▶ **EXERCISE**: Copy each line of the records below that contains the string "instances", leaving out all other lines.

▶ **EXERCISE INPUT**:
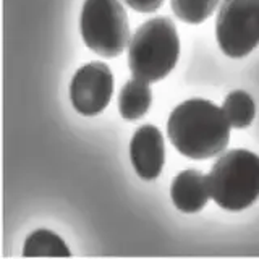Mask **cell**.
I'll use <instances>...</instances> for the list:
<instances>
[{"label":"cell","instance_id":"6da1fadb","mask_svg":"<svg viewBox=\"0 0 259 259\" xmlns=\"http://www.w3.org/2000/svg\"><path fill=\"white\" fill-rule=\"evenodd\" d=\"M230 123L224 109L207 99L178 104L167 121L168 140L185 157L202 160L221 154L230 140Z\"/></svg>","mask_w":259,"mask_h":259},{"label":"cell","instance_id":"7a4b0ae2","mask_svg":"<svg viewBox=\"0 0 259 259\" xmlns=\"http://www.w3.org/2000/svg\"><path fill=\"white\" fill-rule=\"evenodd\" d=\"M180 55V37L174 21L152 18L136 29L128 46V67L135 78L157 83L168 76Z\"/></svg>","mask_w":259,"mask_h":259},{"label":"cell","instance_id":"3957f363","mask_svg":"<svg viewBox=\"0 0 259 259\" xmlns=\"http://www.w3.org/2000/svg\"><path fill=\"white\" fill-rule=\"evenodd\" d=\"M210 194L217 206L238 212L259 198V156L232 149L215 160L209 174Z\"/></svg>","mask_w":259,"mask_h":259},{"label":"cell","instance_id":"277c9868","mask_svg":"<svg viewBox=\"0 0 259 259\" xmlns=\"http://www.w3.org/2000/svg\"><path fill=\"white\" fill-rule=\"evenodd\" d=\"M81 36L91 51L105 59L118 57L130 40L128 16L118 0H86Z\"/></svg>","mask_w":259,"mask_h":259},{"label":"cell","instance_id":"5b68a950","mask_svg":"<svg viewBox=\"0 0 259 259\" xmlns=\"http://www.w3.org/2000/svg\"><path fill=\"white\" fill-rule=\"evenodd\" d=\"M221 51L241 59L259 46V0H224L215 20Z\"/></svg>","mask_w":259,"mask_h":259},{"label":"cell","instance_id":"8992f818","mask_svg":"<svg viewBox=\"0 0 259 259\" xmlns=\"http://www.w3.org/2000/svg\"><path fill=\"white\" fill-rule=\"evenodd\" d=\"M113 94V75L102 62H91L81 67L70 84V99L81 115L93 117L109 105Z\"/></svg>","mask_w":259,"mask_h":259},{"label":"cell","instance_id":"52a82bcc","mask_svg":"<svg viewBox=\"0 0 259 259\" xmlns=\"http://www.w3.org/2000/svg\"><path fill=\"white\" fill-rule=\"evenodd\" d=\"M130 157L143 180H156L165 162L164 136L157 126L143 125L136 130L130 143Z\"/></svg>","mask_w":259,"mask_h":259},{"label":"cell","instance_id":"ba28073f","mask_svg":"<svg viewBox=\"0 0 259 259\" xmlns=\"http://www.w3.org/2000/svg\"><path fill=\"white\" fill-rule=\"evenodd\" d=\"M170 194H172V201L178 210L186 214L199 212L212 198L209 177L194 168L183 170L174 180Z\"/></svg>","mask_w":259,"mask_h":259},{"label":"cell","instance_id":"9c48e42d","mask_svg":"<svg viewBox=\"0 0 259 259\" xmlns=\"http://www.w3.org/2000/svg\"><path fill=\"white\" fill-rule=\"evenodd\" d=\"M152 102V91L149 83L133 78L123 86L118 97V109L121 117L128 121L140 120L146 115Z\"/></svg>","mask_w":259,"mask_h":259},{"label":"cell","instance_id":"30bf717a","mask_svg":"<svg viewBox=\"0 0 259 259\" xmlns=\"http://www.w3.org/2000/svg\"><path fill=\"white\" fill-rule=\"evenodd\" d=\"M23 256L24 257H70L71 253L59 235L40 229L32 232L26 243H24V249H23Z\"/></svg>","mask_w":259,"mask_h":259},{"label":"cell","instance_id":"8fae6325","mask_svg":"<svg viewBox=\"0 0 259 259\" xmlns=\"http://www.w3.org/2000/svg\"><path fill=\"white\" fill-rule=\"evenodd\" d=\"M224 113L233 128H246L253 123L256 115V105L253 97L245 91H232L225 97Z\"/></svg>","mask_w":259,"mask_h":259},{"label":"cell","instance_id":"7c38bea8","mask_svg":"<svg viewBox=\"0 0 259 259\" xmlns=\"http://www.w3.org/2000/svg\"><path fill=\"white\" fill-rule=\"evenodd\" d=\"M174 13L185 23L199 24L206 21L219 5V0H170Z\"/></svg>","mask_w":259,"mask_h":259},{"label":"cell","instance_id":"4fadbf2b","mask_svg":"<svg viewBox=\"0 0 259 259\" xmlns=\"http://www.w3.org/2000/svg\"><path fill=\"white\" fill-rule=\"evenodd\" d=\"M123 2L140 13H154L164 4V0H123Z\"/></svg>","mask_w":259,"mask_h":259}]
</instances>
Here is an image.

▶ **OUTPUT FOR THIS TASK**:
I'll use <instances>...</instances> for the list:
<instances>
</instances>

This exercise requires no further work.